Brandon BordeauSome of our most promising new therapies in the fight against cancer and other diseases leverage the benefits of antibodies, which are one of the workhorses of the normal immune system.

Antibodies can be engineered to locate and bind to any target in the body with high specificity. They can find specific proteins or antigens associated with tumor cells and deliver therapeutic agents that degrade or kill the cells, shrinking tumors or suppressing their growth.

Just as naturally occurring antibodies linger in the body to provide a sustained immune response against an infectious agent, antibody therapies have long half-lives in the body, offering long-lasting and convenient dosing.

“Another great thing about antibodies is they are biologically based and in most cases are slowly cleared from the body by metabolic processes resulting in a fairly predictable trajectory as they move through the body.” says Brandon Bordeau, PhD, an Assistant Professor of Pharmaceutical Sciences.

Despite all these benefits, antibody-based therapies have some challenges. They can fail to hit the desired target and bind to normal healthy cells — or when antibodies are used to deliver chemotherapeutics the therapeutic payload can detach and end up elsewhere in the body. Both problems increase the toxicity and decrease the effectiveness of antibody-based drugs.

Dr. Bordeau, who joined the College faculty in December 2023 from the University of Buffalo, is working to overcome the known issues of antibody delivery. “My research focuses on how to optimize the use of antibodies to deliver drugs by engineering new antibody based therapies based on predictions that are made using pharmacokinetic modeling and simulation” he says.
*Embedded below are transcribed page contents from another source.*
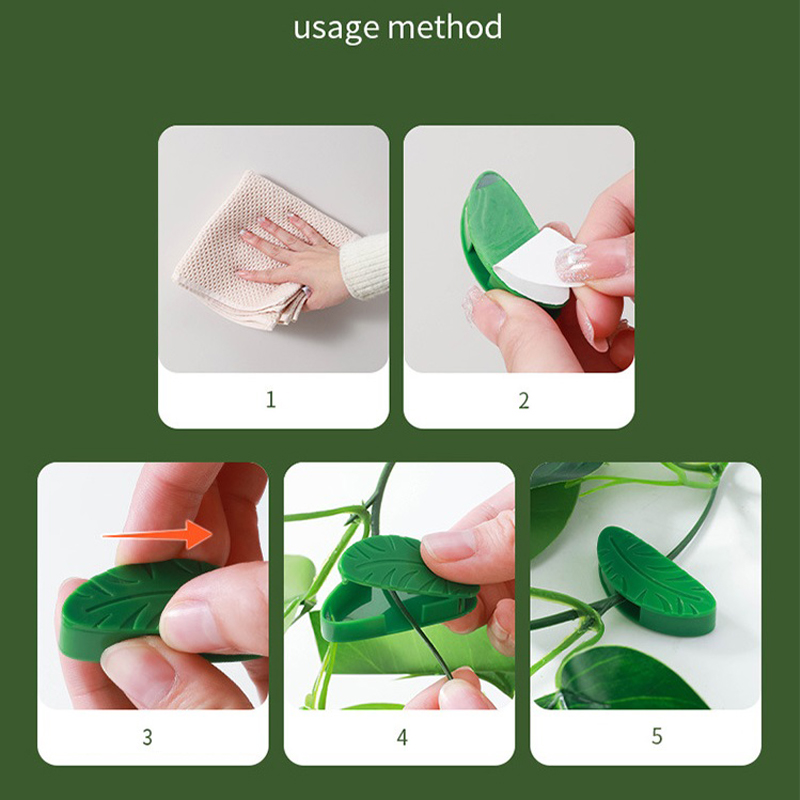 usage method

1

2

3

4

5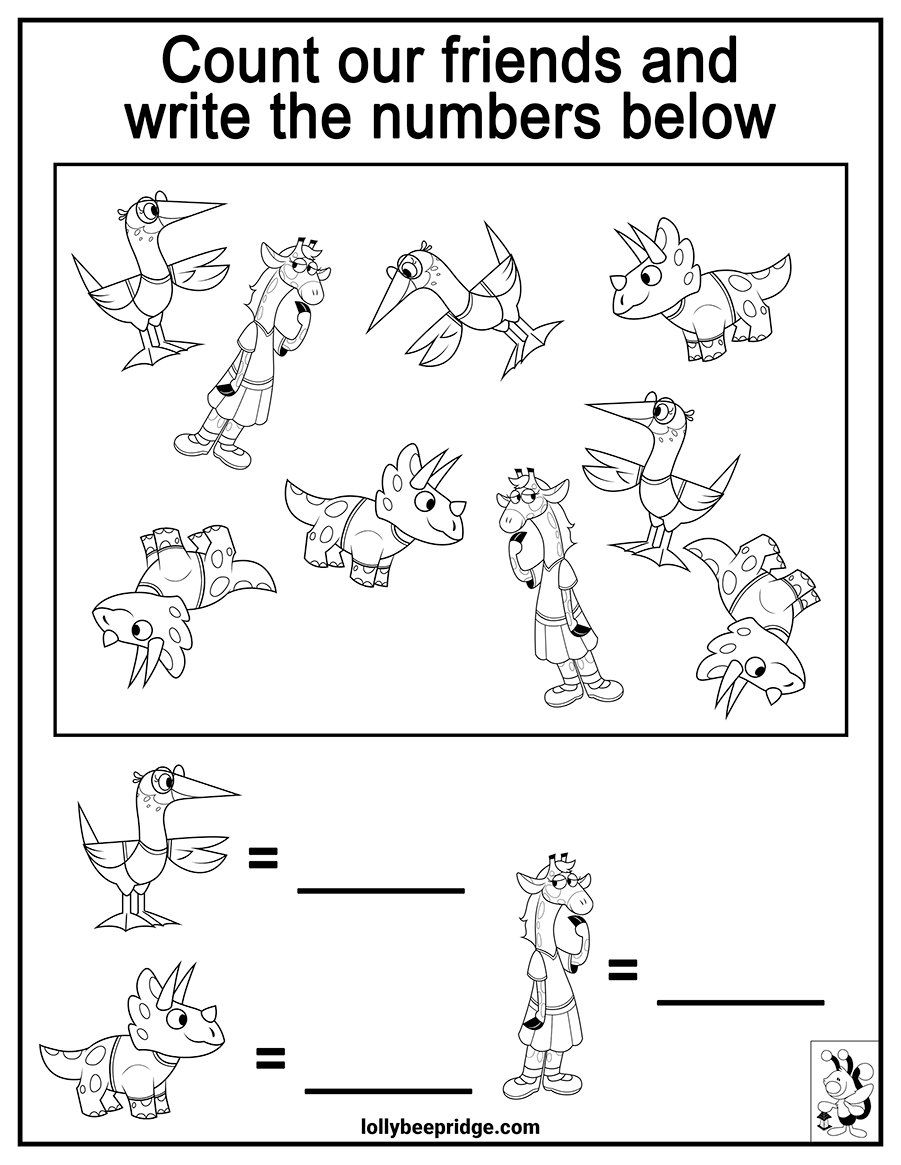 Count our friends and write the numbers below

= ______

= ______

= ______

lollybeepridge.com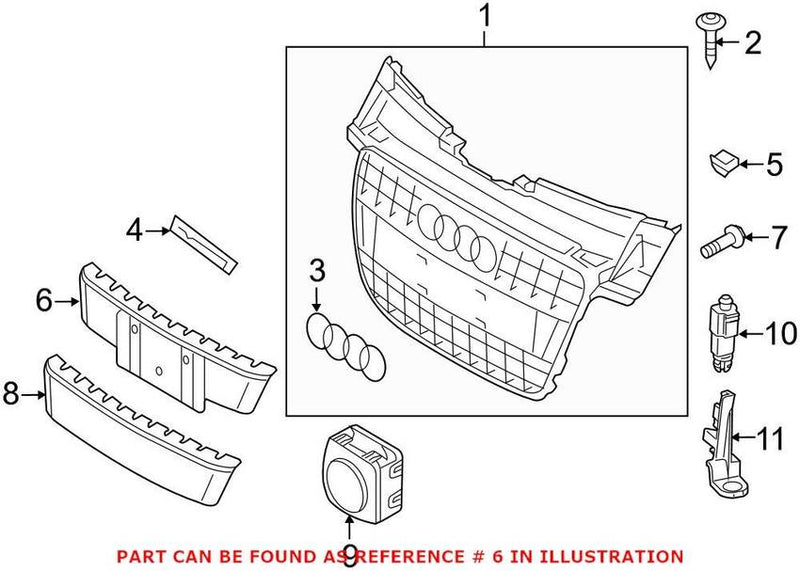 1
2
5
4
7
3
6
10
8
11
9
PART CAN BE FOUND AS REFERENCE # 6 IN ILLUSTRATION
One promising approach has been to pair a monoclonal antibody to a small-molecule drug with a chemical linker. Called antibody-drug conjugates (ADCs), these molecules have shown promise in delivering cell-killing drugs directly to a tumor. The FDA has approved about a dozen ADCs for clinical use. While they have been effective for some patients, this class of drugs has limitations due to excess toxicity. In previous work with his Buffalo colleagues, Dr. Bordeau explored the mechanisms behind ADC toxicity and strategies to enhance their effectiveness.

At the College of Pharmacy, a new focus of his work explores unique payloads that can disrupt the function or replication of malignant cells. One promising approach is using antibodies to deliver proteolysis-targeting chimeras, or PROTACS. PROTACs are designed to degrade pathogenic proteins associated with tumor growth.

Developing better ways to bind the payload to the antibody is another goal. When the drug stays attached and reliably reaches the target cells, it’s possible to reduce the drug payload, yet increase the antibody dosage without greater toxicity. In some cases, a small change to the payload has greatly increased a drug’s tumor-fighting effectiveness, Dr. Bordeau says. And if the payload is successfully delivered and can move around inside the tumor, it can attack cells the antibody did not bind to, in a “bystander effect” that bolsters the tumor-fighting impact.

The use of antibodies to treat cancer and other diseases has been growing over the last 20 years. Many drugs have proved effective at destroying cancer cells and shrinking tumors or slowing their growth. These advances are bringing hope and improved survival rates to cancer patients.

Still, the effectiveness of antibody therapies can vary among patients depending on age, the patient’s immune response, how well the target is expressed, and other factors. Dr. Bordeau sees room on the horizon to continue to enhance the effectiveness and safety of these therapies with more precise targeting and improved payloads. “There is plenty of opportunity to improve what we can do in the fight against cancer and apply the power of antibodies to new disease states,” he says.

We are excited to follow Dr. Bordeau and his drug delivery research and continue to make the impacts that pharmacy has had for centuries, make safe, efficacious therapies to improve health outcomes, and hopefully eradicate cancer in our lifetime.